Pagi hari setelah hujan, dimana orang-orang terburu-buru karena banyak yang telat keluar rumah, termasuk ratusan anak SMP dan SMA yang mengendarai motor menuju sekolahnya. Namun betapa kaget mereka ketika ada razia tiba-tiba disebuah sudut jalan dimana mereka sulit menghindar.
Beberapa berinisiatif menghidar dengan memutar balik, namun tak ada guna karena beberapa polisi sigap menghadang mereka, beberapa menunjukkan muka marah, menyerah, sebagian takut karena terancam terlambat ke sekolah, namun beberapa tampak sudah biasa bahwa ini resiko yang harus mereka tanggung sebagai pengemudi tanpa surat ijin mengemudi. Akhirnya mereka harus antri menerima surat tilang dan sebagian lagi menyelesaikannya di pengadilan dadakan dan berakhir dengan merelakan 10 hari uang jajannya untuk membayar denda.
Pengemudi yang berusia SMA dan sebagian SMP ini memang semacam buah simalakama. Bagaimana tidak, dalam kondisi transportasi masal yang buruk ini hampir tak ditemukan pilihan moda transportasi yang aman, nyaman dan tepat waktu untuk mengantarnya ke sekolah. Banyak jalan yang tak dilalui moda transportasi masal yang tepat waktu dan nyaman. Salah satunya di Jalan Samas yang membentang antara Bantul dan Samas. Di sepanjang Jalan ini terdapat beberapa sekolah SMA dan SMK, namun Bis umum yang melayani trayek ini dapat di hitung dengan jari dari satu tangan. Itupun kondisinya mengenaskan dan waktu tunggunya luar biasa lama.
Dalam kondisi semacam ini pilihan yang bisa diambil adalah naik sepeda, diantar orang tua, atau naik motor sendiri. Beberapa anak yang jarak tempuhnya dekat memilih untuk naik sepeda, walapun dalam era “gaul” ini sepeda menjadi pilihan kedua ketiga atau terakhir yang dipilih. Disamping dianggap lama waktu tempuhnya juga dianggap kurang gaul, hanya beberapa anak saja yang tetap menggunakannya karena tak ada pilihan lain. Beberapa orang tua sadar dengan resiko anak ketika dibiarkan mengendarai motor sendiri, lalu mengantarkan anaknya setiap pagi, namun bagi orang tua yang harus juga mengejar jam absen kantor pilihan ini menjadi pilihan kedua, ketiga dan bahkan terakhir. Mengingat banyak orangtua di Bantul bekerja di Jogja yang arahnya ke utara sedangkan mayoritas sekolah di Jalan Samas justru berangkat ke arah selatan.
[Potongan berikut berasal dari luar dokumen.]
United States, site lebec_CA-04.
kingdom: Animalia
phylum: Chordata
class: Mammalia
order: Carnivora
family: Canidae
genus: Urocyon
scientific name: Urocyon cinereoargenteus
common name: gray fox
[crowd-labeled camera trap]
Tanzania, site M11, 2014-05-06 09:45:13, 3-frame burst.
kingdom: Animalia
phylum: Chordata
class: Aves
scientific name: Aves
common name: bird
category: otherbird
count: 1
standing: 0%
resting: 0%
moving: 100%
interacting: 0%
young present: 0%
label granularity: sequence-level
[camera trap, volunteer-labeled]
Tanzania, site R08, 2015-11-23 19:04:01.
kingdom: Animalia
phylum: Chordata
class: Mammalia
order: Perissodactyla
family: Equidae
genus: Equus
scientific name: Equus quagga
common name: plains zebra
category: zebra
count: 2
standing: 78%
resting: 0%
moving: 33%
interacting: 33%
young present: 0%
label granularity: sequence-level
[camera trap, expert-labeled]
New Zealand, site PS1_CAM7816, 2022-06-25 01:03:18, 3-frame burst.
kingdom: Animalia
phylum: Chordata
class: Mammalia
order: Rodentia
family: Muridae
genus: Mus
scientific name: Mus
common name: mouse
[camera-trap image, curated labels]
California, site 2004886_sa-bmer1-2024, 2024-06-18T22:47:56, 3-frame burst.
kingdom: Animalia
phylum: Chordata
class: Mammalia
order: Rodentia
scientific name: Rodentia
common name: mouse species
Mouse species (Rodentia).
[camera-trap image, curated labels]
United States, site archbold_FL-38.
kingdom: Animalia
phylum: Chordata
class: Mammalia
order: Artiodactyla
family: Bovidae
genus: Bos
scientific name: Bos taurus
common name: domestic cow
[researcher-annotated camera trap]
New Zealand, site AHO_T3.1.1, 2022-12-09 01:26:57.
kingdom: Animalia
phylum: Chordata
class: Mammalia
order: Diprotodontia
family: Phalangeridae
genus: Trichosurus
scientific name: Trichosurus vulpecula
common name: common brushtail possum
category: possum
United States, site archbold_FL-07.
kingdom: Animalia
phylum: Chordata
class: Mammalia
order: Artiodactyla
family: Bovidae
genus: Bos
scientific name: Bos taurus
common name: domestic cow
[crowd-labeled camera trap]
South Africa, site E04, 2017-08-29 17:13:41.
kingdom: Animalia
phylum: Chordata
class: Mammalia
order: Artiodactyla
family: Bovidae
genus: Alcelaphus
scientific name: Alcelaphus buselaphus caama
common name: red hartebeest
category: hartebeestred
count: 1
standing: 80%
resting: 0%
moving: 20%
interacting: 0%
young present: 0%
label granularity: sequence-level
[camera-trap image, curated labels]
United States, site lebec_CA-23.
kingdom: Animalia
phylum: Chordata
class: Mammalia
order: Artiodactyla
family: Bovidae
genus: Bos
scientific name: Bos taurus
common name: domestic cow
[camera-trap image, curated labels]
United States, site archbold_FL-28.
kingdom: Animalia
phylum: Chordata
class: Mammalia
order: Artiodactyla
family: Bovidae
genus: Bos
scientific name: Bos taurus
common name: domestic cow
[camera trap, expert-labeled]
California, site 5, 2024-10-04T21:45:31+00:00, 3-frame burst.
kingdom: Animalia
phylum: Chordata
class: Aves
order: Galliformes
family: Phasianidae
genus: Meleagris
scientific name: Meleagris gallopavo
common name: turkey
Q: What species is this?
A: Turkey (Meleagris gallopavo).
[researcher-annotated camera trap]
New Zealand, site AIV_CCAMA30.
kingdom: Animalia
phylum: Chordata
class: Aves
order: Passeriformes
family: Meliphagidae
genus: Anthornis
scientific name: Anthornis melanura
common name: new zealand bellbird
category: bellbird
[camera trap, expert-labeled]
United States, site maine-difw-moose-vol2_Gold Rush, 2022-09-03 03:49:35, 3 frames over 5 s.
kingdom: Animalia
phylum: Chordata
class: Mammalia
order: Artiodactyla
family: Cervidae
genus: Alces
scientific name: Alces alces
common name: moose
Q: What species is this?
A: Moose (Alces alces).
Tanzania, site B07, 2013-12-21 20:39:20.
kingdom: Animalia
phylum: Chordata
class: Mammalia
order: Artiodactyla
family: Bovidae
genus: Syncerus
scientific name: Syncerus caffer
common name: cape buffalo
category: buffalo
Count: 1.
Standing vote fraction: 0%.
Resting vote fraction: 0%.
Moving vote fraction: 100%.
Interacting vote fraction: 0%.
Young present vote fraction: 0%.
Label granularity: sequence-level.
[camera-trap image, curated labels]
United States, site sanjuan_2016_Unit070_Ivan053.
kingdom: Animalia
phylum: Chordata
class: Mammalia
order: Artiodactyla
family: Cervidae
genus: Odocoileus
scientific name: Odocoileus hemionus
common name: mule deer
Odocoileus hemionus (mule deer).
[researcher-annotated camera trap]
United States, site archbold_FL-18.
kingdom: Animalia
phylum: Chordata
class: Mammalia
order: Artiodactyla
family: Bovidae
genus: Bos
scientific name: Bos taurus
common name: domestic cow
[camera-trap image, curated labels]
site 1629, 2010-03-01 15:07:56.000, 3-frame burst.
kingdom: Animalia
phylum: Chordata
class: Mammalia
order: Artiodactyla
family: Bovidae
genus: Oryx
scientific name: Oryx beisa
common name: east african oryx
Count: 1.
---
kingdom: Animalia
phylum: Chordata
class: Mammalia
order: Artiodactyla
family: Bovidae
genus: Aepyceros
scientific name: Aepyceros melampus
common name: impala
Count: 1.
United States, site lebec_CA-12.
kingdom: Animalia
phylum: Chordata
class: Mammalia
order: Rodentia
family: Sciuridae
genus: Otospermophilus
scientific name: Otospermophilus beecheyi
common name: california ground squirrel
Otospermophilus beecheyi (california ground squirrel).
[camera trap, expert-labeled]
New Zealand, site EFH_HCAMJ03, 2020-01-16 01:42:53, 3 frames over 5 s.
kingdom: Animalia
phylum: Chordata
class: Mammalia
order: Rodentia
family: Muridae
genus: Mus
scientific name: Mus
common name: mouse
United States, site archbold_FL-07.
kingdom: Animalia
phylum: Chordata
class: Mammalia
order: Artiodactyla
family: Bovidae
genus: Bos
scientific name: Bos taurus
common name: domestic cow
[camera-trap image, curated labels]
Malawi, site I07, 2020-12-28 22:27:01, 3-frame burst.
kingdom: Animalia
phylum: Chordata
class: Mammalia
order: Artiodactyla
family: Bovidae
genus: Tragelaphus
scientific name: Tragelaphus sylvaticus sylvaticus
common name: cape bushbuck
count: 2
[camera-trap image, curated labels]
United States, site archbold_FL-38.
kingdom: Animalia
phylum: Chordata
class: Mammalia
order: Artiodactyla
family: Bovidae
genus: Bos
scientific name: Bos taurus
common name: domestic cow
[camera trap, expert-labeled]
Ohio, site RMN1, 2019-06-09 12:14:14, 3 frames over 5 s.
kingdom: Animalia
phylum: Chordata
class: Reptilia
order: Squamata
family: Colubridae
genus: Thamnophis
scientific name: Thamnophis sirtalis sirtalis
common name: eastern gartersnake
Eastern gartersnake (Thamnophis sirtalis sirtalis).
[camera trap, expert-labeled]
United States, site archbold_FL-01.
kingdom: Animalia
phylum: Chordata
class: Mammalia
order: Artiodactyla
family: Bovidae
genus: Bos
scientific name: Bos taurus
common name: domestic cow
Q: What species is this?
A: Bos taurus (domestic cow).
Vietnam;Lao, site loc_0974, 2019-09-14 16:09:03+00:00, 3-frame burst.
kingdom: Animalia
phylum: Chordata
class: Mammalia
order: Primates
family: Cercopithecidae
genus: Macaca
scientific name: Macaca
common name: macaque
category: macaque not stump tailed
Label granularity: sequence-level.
Pilihan ketiga justru yang paling banyak di pilih anak-anak SMA dan SMK, membawa motor sendiri ke sekolah. Disamping lebih gaul, bisa sambil memboncengkan pacar atau gebetan pilihan ini diangap praktis bagi banyak orang tua. Karena tak harus mengantar, anak-anak cepat mencapai sekolah, dan kelihatan tidak seperti anak orang susah.
Fenomena ini dapat dilihat tiap pagi dimana jalan Samas Bantul dipenuhi dengan anak-anak SMA dan SMK yang mengendari motor sendiri ke sekolah. Beberapa juga masih berseragan SMP yang jelas belum usianya memiliki Surat Ijin Mengemudi.
Di satu sisi, motor bagi mereka ini menjadi sebuah kebutuhan mengingat kondisi transportasi yang buruk, namun di sisi lain ini secara aturan dan keselamatan pilihan ini mengandung bahaya bagi anak-anak itu sendiri. Lalu bagaimana kemudian?
Sayangnya memang penggunaan motor ke sekolah bagi anak SMA ini sudah menjadi semacam budaya. Ada semacam keharusan anak ketika Masuk SMA untuk bisa mengendarai motor, bahkan beberapa orangtua membelikan motor baru untuk anaknya yang masuk SMA. Karenanya model prilaku ini tak akan dengan serta merta berubah dengan dihadirkannya moda transportasi pilihan, misalnya bis umum yang memadai, tanpa disertai kesulitan menggunakan motor bagi anak SMA.
Maka pemerintah daerah memang harus mulai bepikir jauh kedepan untuk mengubah pola pikir masyarakat terkait dengan pilihan transportasi ini. Tentu saja sat langkah yang harus dilakukan adalah menyediakan tranportasi masal bagi anak-anak SMA ini sebagai pilihan utama bagi ereka menuju ke sekolah. Disamping penerapan aturan yang lebih ketat terhadap pengendara motor usia anak.